- [Short task]: Locate each line in the records below that contains the string "helmet", treating uppercase and lowercase as different, and copy those lines out.

Spatial reasoning records
===============
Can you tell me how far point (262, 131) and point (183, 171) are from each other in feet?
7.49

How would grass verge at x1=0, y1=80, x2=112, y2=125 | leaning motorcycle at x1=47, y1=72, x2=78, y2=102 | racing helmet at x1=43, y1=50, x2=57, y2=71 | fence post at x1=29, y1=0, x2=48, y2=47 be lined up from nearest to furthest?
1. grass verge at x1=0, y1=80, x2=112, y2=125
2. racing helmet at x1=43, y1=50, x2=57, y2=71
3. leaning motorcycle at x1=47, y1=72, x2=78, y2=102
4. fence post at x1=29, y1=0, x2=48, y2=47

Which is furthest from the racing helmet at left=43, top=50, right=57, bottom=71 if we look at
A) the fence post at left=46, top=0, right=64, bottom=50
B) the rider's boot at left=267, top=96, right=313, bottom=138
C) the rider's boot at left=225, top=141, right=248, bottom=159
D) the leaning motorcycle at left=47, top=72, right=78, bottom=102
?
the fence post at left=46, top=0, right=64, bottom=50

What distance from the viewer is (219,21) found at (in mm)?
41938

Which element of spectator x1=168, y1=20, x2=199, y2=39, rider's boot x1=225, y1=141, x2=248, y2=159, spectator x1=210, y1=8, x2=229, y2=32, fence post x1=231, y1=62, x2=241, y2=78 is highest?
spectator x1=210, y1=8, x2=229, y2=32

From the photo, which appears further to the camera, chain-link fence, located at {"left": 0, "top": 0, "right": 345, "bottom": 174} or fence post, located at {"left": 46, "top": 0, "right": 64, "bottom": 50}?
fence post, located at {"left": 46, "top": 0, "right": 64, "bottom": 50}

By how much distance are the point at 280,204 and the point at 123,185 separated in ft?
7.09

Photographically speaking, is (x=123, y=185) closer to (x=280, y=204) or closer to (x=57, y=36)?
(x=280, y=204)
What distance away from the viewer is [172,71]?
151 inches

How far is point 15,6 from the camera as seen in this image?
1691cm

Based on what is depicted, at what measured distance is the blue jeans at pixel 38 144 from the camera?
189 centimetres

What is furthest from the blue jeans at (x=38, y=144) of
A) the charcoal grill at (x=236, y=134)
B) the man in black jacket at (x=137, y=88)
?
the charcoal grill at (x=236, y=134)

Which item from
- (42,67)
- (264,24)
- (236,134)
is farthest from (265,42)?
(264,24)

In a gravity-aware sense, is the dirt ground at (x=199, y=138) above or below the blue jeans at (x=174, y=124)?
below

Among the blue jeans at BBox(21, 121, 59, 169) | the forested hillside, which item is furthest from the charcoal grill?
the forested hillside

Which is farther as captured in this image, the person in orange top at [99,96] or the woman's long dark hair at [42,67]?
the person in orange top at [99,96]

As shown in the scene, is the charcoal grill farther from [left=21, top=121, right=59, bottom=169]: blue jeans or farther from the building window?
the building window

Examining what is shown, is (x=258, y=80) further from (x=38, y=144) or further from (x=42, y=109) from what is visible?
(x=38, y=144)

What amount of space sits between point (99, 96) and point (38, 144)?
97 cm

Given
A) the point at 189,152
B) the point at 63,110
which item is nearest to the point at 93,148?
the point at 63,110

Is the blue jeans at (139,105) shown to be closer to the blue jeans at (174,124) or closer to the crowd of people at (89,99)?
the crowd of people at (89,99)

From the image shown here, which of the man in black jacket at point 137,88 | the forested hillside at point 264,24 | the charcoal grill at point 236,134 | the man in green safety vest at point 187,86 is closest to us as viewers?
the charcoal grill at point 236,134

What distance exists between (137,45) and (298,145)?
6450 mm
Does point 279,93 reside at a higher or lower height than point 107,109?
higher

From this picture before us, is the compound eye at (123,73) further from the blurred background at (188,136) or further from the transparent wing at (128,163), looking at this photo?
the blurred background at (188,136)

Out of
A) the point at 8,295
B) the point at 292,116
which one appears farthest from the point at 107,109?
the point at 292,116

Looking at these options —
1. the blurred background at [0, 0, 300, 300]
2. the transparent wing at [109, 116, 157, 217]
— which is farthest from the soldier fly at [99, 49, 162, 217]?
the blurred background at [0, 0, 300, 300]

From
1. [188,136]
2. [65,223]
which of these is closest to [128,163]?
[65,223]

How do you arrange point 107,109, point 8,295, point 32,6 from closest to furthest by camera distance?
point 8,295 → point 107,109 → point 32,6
===============
- [The result]:
How would grass verge at x1=0, y1=80, x2=112, y2=125 | leaning motorcycle at x1=47, y1=72, x2=78, y2=102 | racing helmet at x1=43, y1=50, x2=57, y2=71 | fence post at x1=29, y1=0, x2=48, y2=47 be lined up from nearest to furthest?
2. racing helmet at x1=43, y1=50, x2=57, y2=71
Which is furthest from the racing helmet at left=43, top=50, right=57, bottom=71 if we look at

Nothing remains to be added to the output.